又過了好一會兒,瑪爾納·特雷斯確定daisy無礙後要準備離開時卻又停步。
“¥?”daisy在囈語著。
瑪爾納瞧著床上明明是睡著了可神情卻是很難過的人,不由得彎腰向其湊近來仔細端詳。
“四哥,你怎麼可以忘了我?你說過你忘了誰都不會忘記我的。”
“四哥,你太討厭了,我不想喜歡你了。”
“四哥,不要,不要走。
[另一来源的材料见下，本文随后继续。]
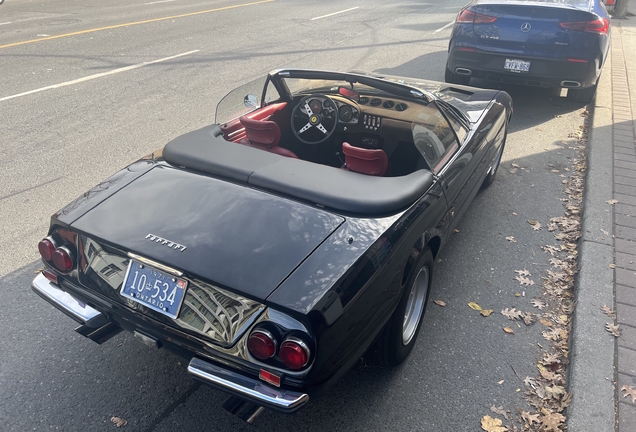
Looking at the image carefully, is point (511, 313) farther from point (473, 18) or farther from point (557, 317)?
point (473, 18)

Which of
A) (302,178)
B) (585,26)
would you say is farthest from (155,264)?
(585,26)

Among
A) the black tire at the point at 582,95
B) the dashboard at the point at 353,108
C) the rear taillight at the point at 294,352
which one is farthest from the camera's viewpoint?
the black tire at the point at 582,95

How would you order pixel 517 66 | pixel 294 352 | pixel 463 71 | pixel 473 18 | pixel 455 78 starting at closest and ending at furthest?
pixel 294 352
pixel 517 66
pixel 473 18
pixel 463 71
pixel 455 78

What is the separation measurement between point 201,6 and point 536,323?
51.1 ft

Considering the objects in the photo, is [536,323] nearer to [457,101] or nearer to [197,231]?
[457,101]

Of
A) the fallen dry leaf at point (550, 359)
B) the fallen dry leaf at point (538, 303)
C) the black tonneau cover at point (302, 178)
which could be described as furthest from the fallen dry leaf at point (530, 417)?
the black tonneau cover at point (302, 178)

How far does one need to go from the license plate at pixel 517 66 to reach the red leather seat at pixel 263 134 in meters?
4.60

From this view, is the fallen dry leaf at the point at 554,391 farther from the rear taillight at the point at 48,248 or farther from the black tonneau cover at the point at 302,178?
the rear taillight at the point at 48,248

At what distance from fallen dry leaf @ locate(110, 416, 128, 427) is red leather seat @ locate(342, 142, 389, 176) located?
1840 mm

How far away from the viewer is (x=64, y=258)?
277cm

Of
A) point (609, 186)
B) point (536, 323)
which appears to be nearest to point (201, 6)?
point (609, 186)

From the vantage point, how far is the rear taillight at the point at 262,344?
2273 millimetres

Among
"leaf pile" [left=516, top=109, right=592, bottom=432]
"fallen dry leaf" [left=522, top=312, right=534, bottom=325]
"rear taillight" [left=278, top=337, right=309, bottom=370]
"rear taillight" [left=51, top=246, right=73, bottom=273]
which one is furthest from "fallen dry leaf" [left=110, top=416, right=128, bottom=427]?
"fallen dry leaf" [left=522, top=312, right=534, bottom=325]

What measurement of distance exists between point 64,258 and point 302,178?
4.26ft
”
她像是陷入了夢魘般,居然害怕到在睡夢中流淚。
瑪爾納·特雷斯現在的心情是極其複雜。
四哥?忘記?喜歡?不要走?雛菊小姐口中的四哥到底是誰。
即使是在睡夢中,她還是淚流得不止,瑪爾納·特雷斯見此,伸手用指腹抹去了她的淚。
再過會兒,是他再替她把拉下來的被子給掖好。
雛菊小姐,你口中的四哥都這般傷害你了,你也明知他不好,為何還要再為他流淚?
不為他哭了,好不好?你的落淚,怪讓人心疼的。
瑪爾納·特雷斯等到她神情不再緊皺時,便真的要去離開,可剛要走,衣角就被人拉著了。
他低頭回望床上的人,此刻的她,是一臉恬淡入眠。
……
第二日,初晨。
daisy醒來時就見自己處於一個極其古色古香的陌生的環境,然後就是連深吸都不用吸就能聞到的苦澀草藥味。
嘶~她狐疑下床了。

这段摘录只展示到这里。